Les vacances, plaisir exigé

Les vacances, une parenthèse enchantée ? Oui, mais attention : 
derrière cet hymne à la liberté se cachent de puissantes normes sociales. Un bonheur très codifié…

Les vacances, et particulièrement sous la forme du voyage, représentent désormais l’une des figures privilégiées du bonheur (aux côtés bien sûr de la famille et de la maison). En témoignent les aspirations à partir et les usages publicitaires et marchands de cette envie d’ailleurs. Une figure contemporaine du bonheur a pris forme et sens, offrant un éventail d’images, plus ou moins stéréotypées, et de destinations ou séjours possibles, quoique très inégalement accessibles.

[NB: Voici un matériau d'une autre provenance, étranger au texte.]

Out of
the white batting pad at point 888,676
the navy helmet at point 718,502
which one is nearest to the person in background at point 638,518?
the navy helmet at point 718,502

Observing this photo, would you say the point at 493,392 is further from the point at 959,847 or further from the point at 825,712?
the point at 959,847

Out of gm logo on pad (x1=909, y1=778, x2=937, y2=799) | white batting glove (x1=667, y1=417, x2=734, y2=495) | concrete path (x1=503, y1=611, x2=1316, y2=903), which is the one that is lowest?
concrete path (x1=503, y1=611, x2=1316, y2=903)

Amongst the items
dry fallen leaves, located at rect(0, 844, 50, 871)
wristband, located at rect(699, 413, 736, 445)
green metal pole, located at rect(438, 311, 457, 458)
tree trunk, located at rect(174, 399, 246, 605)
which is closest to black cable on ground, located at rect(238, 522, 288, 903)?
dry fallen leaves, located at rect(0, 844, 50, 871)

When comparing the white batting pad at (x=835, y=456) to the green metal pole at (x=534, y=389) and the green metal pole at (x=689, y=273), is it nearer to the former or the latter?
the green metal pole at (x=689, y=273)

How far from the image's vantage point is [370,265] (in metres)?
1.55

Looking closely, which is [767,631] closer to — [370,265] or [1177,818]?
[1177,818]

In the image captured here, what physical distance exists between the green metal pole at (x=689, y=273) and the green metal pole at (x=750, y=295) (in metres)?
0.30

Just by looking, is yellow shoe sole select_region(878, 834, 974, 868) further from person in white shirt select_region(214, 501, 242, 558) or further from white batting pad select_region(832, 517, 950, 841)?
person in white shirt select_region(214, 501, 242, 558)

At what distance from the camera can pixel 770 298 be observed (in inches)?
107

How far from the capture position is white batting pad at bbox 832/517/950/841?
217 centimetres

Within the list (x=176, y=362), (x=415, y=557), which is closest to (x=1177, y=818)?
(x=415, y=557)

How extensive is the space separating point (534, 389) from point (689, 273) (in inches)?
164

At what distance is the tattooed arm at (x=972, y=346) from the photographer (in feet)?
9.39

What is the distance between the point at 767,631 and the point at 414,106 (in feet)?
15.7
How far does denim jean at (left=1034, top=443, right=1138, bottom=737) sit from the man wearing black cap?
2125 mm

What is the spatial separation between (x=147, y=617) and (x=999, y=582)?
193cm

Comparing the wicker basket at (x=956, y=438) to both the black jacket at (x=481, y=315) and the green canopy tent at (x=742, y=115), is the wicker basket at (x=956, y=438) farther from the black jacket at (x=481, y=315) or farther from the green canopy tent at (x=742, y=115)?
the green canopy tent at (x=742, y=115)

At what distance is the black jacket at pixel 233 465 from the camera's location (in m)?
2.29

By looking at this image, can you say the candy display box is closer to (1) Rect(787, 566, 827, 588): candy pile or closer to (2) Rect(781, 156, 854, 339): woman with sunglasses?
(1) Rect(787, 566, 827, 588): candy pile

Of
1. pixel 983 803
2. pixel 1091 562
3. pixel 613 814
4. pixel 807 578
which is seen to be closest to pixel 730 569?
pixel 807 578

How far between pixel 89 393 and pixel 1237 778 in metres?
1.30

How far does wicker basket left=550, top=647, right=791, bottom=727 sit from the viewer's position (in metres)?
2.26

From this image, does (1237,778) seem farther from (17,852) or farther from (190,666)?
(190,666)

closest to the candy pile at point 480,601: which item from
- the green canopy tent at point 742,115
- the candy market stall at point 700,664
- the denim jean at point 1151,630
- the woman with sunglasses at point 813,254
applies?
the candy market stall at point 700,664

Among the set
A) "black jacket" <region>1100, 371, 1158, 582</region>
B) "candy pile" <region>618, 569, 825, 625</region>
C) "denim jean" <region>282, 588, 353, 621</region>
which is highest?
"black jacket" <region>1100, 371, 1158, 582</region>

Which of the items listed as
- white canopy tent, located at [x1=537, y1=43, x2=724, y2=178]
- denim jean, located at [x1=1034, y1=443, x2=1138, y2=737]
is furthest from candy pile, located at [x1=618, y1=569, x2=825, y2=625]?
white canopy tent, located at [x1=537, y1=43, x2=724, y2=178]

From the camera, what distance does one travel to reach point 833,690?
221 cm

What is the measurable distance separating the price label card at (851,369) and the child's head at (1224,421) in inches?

Ce bonheur projeté dans les vacances ne réside pas seulement dans la perspective plus ou moins réaliste de son avènement car, en réalité, « la promesse de bonheur est déjà bonheur 1 ». Croire en des jours meilleurs et les attendre (ces voyages dont on se dit qu’un jour, c’est certain, on les fera), c’est s’affranchir en pensée du quotidien ou de sa condition afin, comme l’écrivait Roland Barthes à propos des mythes, « d’évacuer le réel ». Invitations au départ et au voyage ouvrent une brèche dans nos existences, tracent, sur fond d’exotisme et d’altérité choisie, un horizon temporel et une alternative à la banalité et à la répétitivité du quotidien. Dans cette perspective, le bonheur des vacances remplit une fonction d’antidote, voire d’insoumission au présent, qui aide à surmonter les épreuves vécues ici-bas et, ce faisant, à se réapproprier son destin.